Source document:
......

These past two weeks, I've been reminded as to why I try to avoid getting too attached to any programme that screens on Channel Nine.
I started watching Fringe, an X-Files-esque show--in the sense that it involves the investigation of unexplained or fringe phenomena--but it disappeared off the schedule and I have no idea where it went. It wasn't especially riveting television, but given that it was science fiction, that it starred Joshua Jackson (Dawson's Creek) and Lance Reddick (The Wire), and that JJ Abrams (Alias, Lost) was one of its creators, I was willing to give it more than a chance to grow on me.
There was something vaguely interesting emerging around the fate of John Scott (Mark Valley, Boston Legal), who we thought died in the first episode but, as we learned in the second, was still alive on some kind of life-support at the behest of an Evil Corporation. As well, Dr. Walter Bishop (John Noble) was of some tangential interest to my thesis; he had been in a mental institution for years, before he was released into the care of his son, Peter Bishop (Joshua Jackson), to offer his insights into the various strange phenomena under investigation by FBI Agent Olivia Dunham (Anna Torv).
While I concede that the word on the IMDb message boards was that Fringe was not so great (although this is contrary to its critical reception summarised at Wikipedia), this still doesn't mitigate my ongoing annoyance at Channel Nine for pulling programmes without sufficient warning or explanation. I would have continued to watch Fringe in the original time slot, but I really can't be bothered to guess where else it might appear in the schedule, if anywhere.

......

Supplied data:
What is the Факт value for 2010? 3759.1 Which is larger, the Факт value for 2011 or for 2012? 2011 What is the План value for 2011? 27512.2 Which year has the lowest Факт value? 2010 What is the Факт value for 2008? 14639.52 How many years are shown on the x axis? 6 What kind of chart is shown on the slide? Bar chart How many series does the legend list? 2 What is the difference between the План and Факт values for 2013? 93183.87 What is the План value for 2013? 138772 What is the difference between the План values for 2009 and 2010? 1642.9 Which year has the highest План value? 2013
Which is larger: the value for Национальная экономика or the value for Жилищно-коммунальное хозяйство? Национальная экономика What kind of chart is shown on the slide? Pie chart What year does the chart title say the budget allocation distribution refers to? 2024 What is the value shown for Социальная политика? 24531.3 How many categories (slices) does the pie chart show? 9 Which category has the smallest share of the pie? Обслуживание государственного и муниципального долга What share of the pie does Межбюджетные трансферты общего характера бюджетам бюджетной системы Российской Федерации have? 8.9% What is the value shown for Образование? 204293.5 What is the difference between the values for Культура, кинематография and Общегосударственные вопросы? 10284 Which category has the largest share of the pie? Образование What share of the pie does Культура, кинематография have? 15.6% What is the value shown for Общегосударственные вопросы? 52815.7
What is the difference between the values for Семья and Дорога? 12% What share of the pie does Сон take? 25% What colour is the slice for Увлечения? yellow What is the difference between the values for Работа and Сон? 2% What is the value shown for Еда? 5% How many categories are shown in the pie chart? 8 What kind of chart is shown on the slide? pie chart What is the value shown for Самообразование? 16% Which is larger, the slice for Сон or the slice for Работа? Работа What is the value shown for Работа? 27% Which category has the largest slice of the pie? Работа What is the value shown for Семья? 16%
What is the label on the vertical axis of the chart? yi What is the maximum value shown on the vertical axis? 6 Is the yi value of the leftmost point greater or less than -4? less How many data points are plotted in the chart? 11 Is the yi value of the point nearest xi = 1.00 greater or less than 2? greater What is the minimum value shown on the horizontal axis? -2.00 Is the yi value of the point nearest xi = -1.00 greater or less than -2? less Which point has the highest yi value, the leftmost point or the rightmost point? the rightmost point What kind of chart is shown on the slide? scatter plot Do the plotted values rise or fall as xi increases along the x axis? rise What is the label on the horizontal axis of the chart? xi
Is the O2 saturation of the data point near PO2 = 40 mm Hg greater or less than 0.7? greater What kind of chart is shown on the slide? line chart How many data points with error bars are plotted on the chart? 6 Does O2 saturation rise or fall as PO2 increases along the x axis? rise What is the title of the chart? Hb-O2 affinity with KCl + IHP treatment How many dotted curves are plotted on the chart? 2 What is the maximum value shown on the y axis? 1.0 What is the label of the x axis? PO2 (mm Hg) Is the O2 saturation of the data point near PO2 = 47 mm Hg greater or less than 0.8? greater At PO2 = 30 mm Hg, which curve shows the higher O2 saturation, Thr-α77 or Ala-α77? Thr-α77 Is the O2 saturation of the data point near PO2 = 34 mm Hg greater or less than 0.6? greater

......

Requirement: In the post about Fringe and Channel Nine above, copy out the passage starting at "While I concede" up to and including "schedule, if anywhere.", word for word.

Output:
While I concede that the word on the IMDb message boards was that Fringe was not so great (although this is contrary to its critical reception summarised at Wikipedia), this still doesn't mitigate my ongoing annoyance at Channel Nine for pulling programmes without sufficient warning or explanation. I would have continued to watch Fringe in the original time slot, but I really can't be bothered to guess where else it might appear in the schedule, if anywhere.